Start of Block

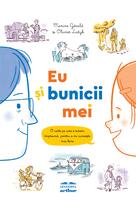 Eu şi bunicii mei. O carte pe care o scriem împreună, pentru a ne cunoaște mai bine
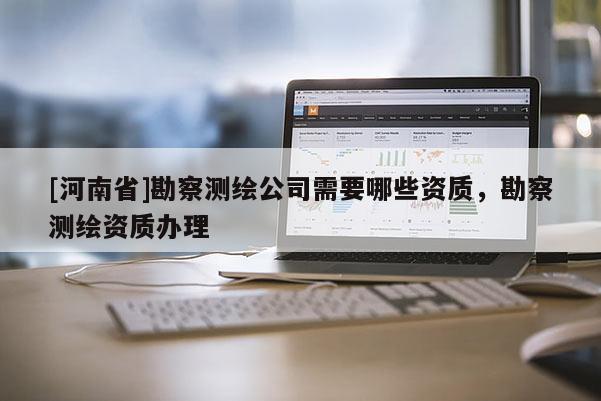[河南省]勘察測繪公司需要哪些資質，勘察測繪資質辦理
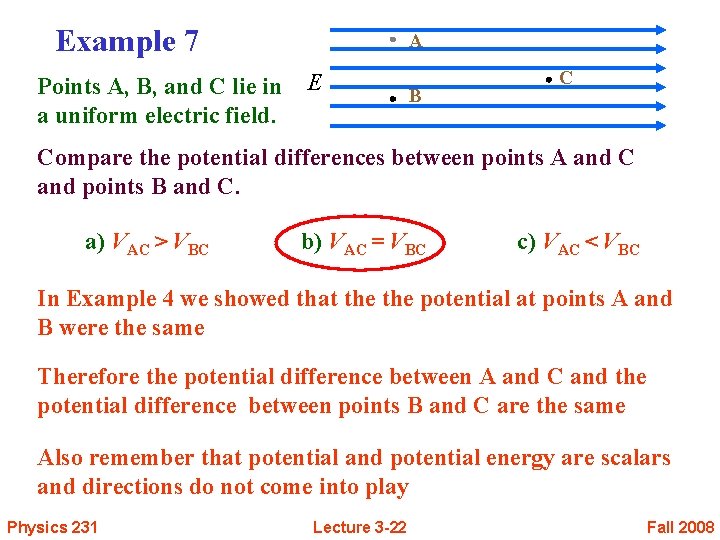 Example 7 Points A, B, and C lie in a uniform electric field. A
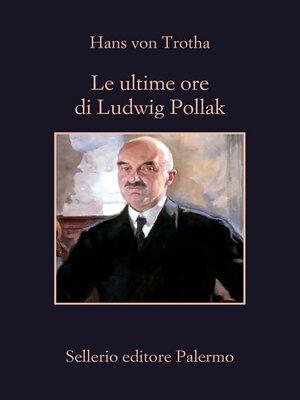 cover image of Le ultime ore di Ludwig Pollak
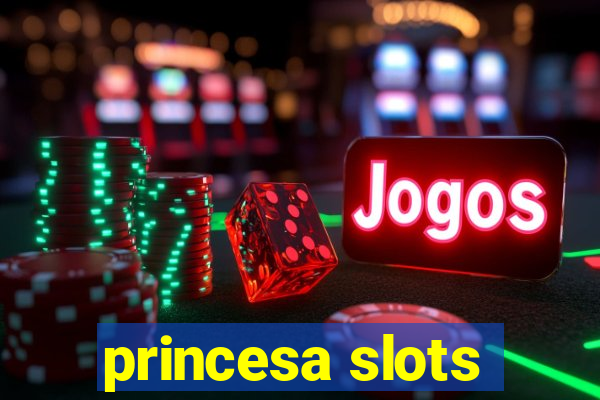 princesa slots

End of Block

Task to complete: All that is required is an exact reproduction of the lines from the one containing "Example 7 Points" to the final line of the listing above, pictures omitted.

Answer section:
 Example 7 Points A, B, and C lie in a uniform electric field. A
 cover image of Le ultime ore di Ludwig Pollak
 princesa slots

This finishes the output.